**OBJECTIVE:**
Extract every line from the items below that contains the word "photo", treating uppercase and lowercase as distinct.

**SUPPLIED MATERIAL:**
###
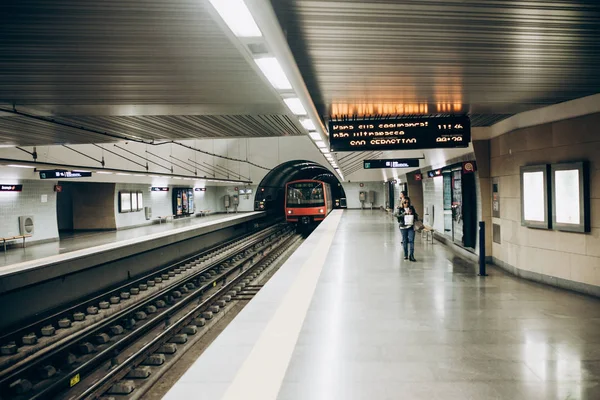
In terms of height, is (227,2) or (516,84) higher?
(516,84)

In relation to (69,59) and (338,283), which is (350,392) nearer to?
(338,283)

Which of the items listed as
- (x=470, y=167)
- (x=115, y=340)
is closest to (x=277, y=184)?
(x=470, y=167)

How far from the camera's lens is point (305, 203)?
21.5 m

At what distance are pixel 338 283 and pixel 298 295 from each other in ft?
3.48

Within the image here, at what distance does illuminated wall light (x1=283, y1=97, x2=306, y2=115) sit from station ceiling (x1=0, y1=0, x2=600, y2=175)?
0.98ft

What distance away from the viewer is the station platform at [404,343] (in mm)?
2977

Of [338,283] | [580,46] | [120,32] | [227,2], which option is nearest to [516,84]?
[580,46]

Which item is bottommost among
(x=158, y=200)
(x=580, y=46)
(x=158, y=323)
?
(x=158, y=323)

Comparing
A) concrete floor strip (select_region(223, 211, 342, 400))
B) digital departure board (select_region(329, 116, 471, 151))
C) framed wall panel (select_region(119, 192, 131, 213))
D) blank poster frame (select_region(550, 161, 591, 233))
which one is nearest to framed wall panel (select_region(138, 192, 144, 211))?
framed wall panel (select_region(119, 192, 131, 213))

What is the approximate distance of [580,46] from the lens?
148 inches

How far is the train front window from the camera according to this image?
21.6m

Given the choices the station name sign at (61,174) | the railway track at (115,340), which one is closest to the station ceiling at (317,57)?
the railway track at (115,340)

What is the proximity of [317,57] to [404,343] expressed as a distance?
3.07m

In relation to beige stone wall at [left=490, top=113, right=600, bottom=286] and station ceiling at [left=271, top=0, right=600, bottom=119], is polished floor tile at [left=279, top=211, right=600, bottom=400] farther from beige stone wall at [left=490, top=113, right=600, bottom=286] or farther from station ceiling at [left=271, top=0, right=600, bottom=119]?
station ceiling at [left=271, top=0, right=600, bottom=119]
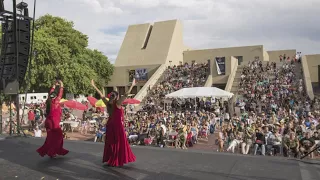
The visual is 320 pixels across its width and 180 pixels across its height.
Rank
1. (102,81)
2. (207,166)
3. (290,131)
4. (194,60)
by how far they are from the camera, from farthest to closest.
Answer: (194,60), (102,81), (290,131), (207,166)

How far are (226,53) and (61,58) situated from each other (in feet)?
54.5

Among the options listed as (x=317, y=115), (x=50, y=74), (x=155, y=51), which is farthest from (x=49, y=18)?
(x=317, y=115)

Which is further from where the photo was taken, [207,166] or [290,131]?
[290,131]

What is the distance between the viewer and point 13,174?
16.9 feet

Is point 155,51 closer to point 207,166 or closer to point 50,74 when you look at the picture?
###
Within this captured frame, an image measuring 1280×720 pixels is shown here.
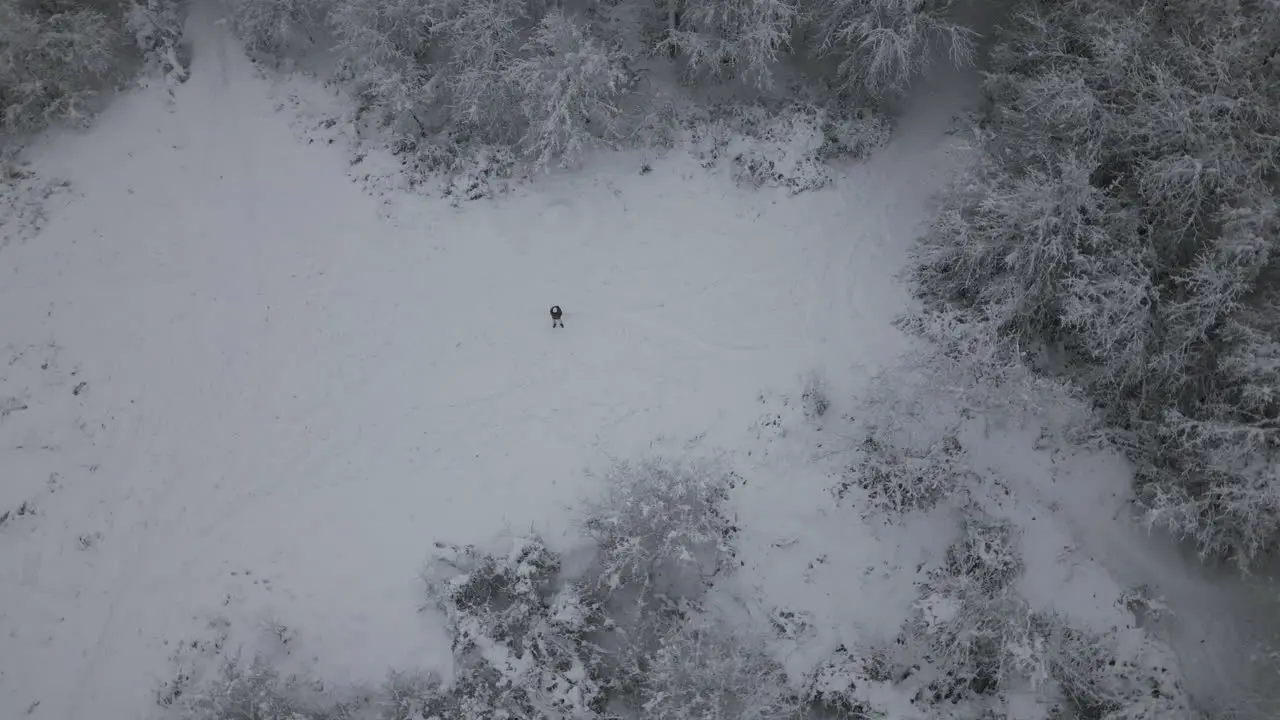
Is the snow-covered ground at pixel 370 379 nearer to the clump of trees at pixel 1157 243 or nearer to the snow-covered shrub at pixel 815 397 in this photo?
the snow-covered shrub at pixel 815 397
###
**THE ANSWER:**
Which is further from where the photo was taken, [207,166] or [290,131]?
Is the snow-covered ground at pixel 370 379 nearer to the clump of trees at pixel 1157 243 or nearer to the snow-covered shrub at pixel 815 397 in this photo?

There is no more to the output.